- _Exercise requirements_
Copy the data exactly from the line that contains "Vladimír Alexandr Hrstka" through the line that contains "Stock Aitken &", keeping both end lines and leaving out everything else.

- _Records for the exercise_

Segment Open

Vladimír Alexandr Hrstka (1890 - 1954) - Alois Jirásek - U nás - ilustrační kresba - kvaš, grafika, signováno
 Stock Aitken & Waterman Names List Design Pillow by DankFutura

Segment Closed
Segment Open

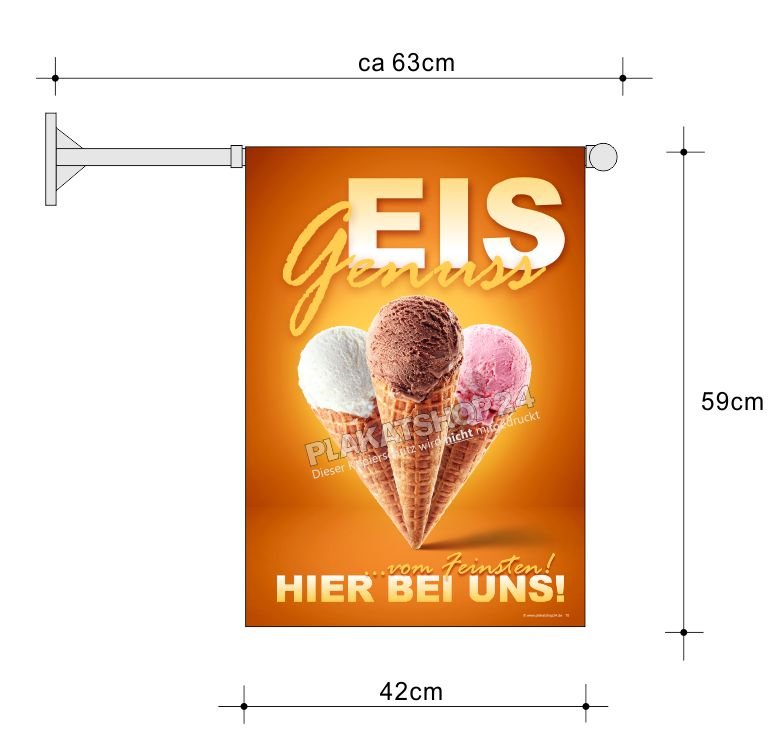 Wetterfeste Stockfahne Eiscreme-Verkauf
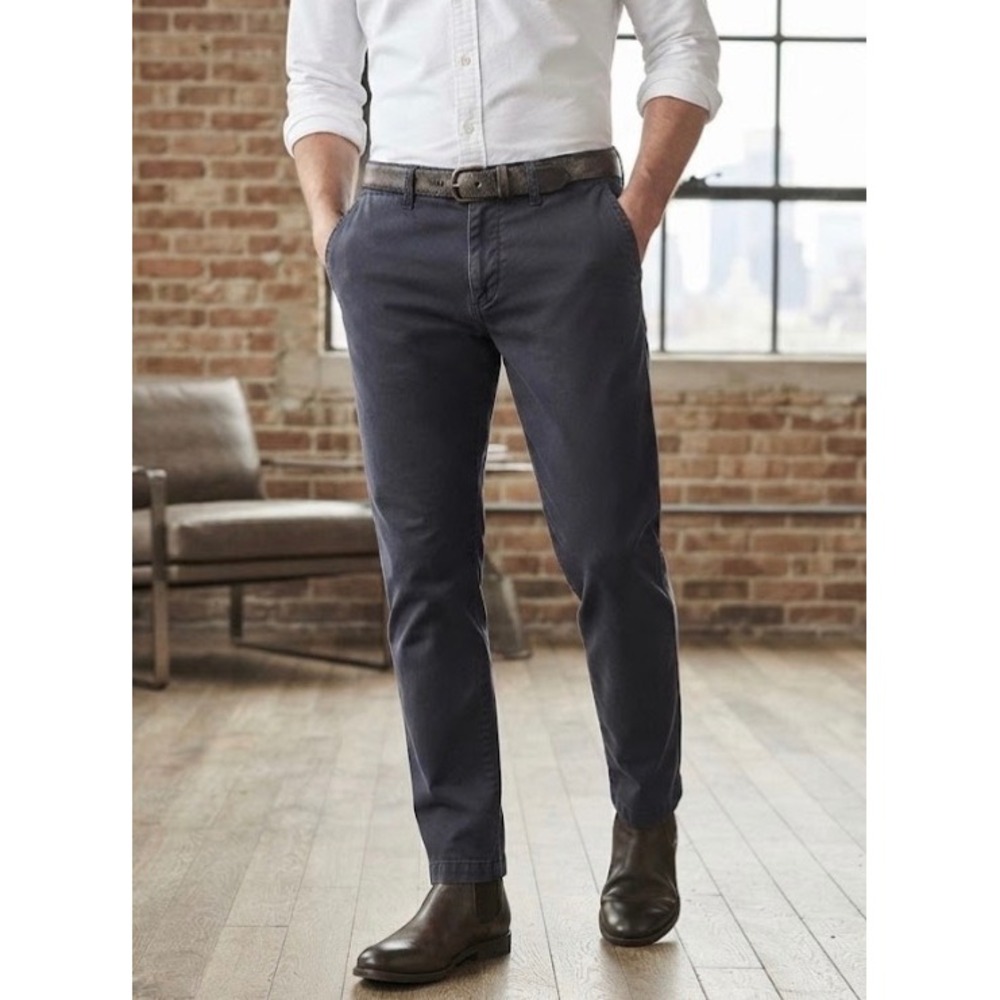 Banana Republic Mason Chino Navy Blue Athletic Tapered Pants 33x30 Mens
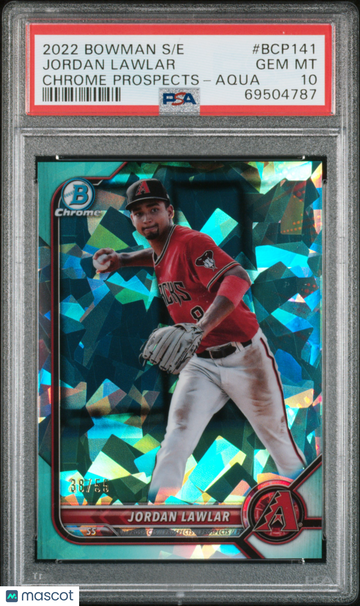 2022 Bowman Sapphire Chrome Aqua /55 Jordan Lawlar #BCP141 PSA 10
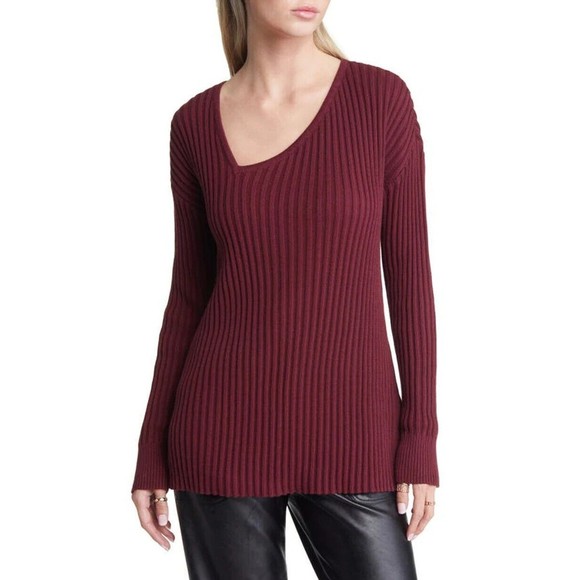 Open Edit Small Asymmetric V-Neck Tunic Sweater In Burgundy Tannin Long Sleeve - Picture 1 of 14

Segment Closed
Segment Open

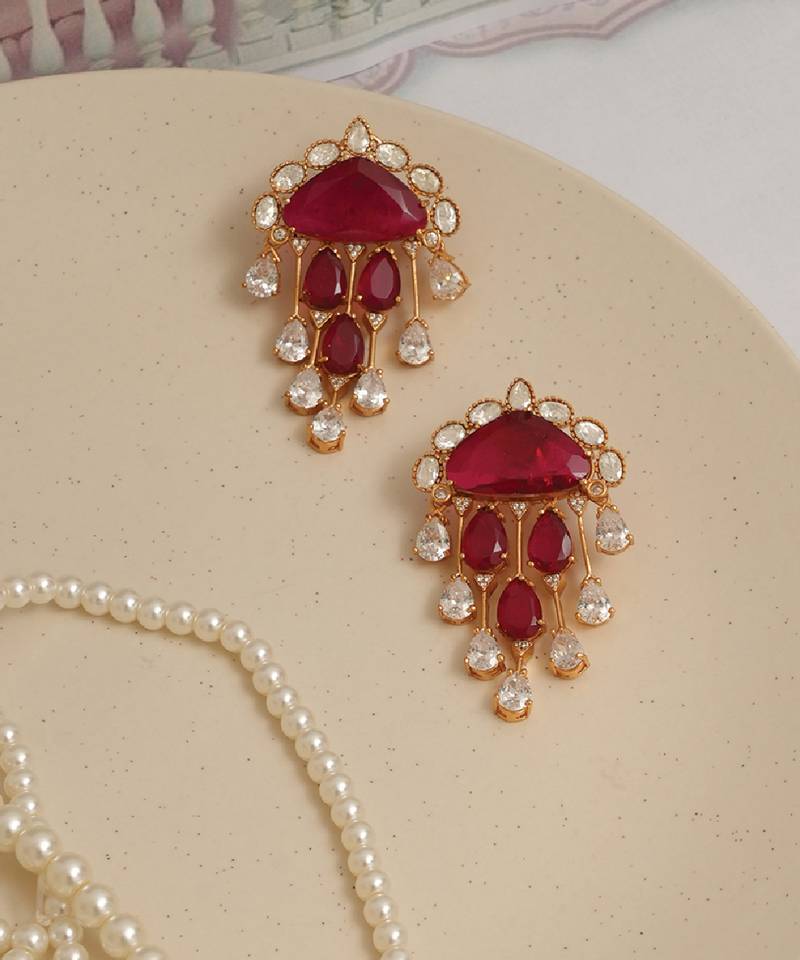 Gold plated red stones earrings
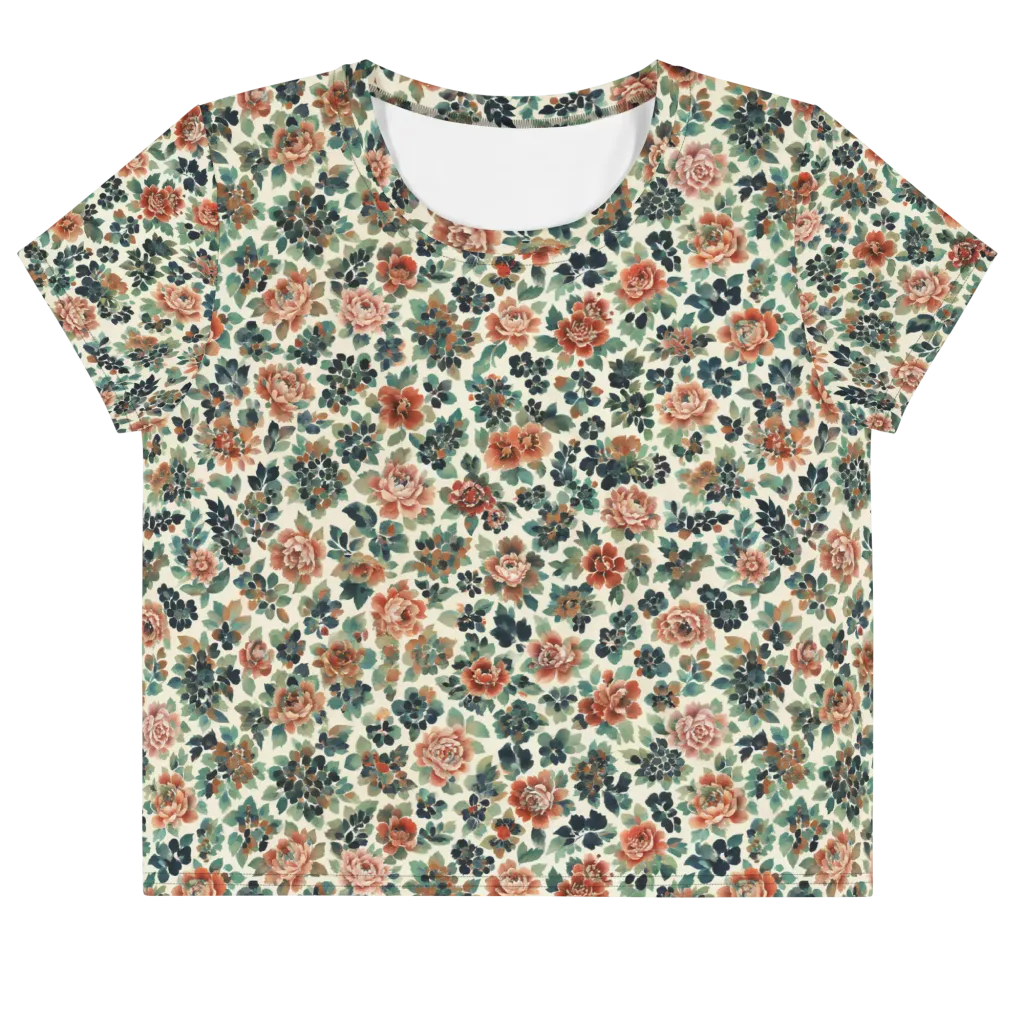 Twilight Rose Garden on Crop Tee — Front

Segment Closed

- _Solution to the problem_
Vladimír Alexandr Hrstka (1890 - 1954) - Alois Jirásek - U nás - ilustrační kresba - kvaš, grafika, signováno
 Stock Aitken & Waterman Names List Design Pillow by DankFutura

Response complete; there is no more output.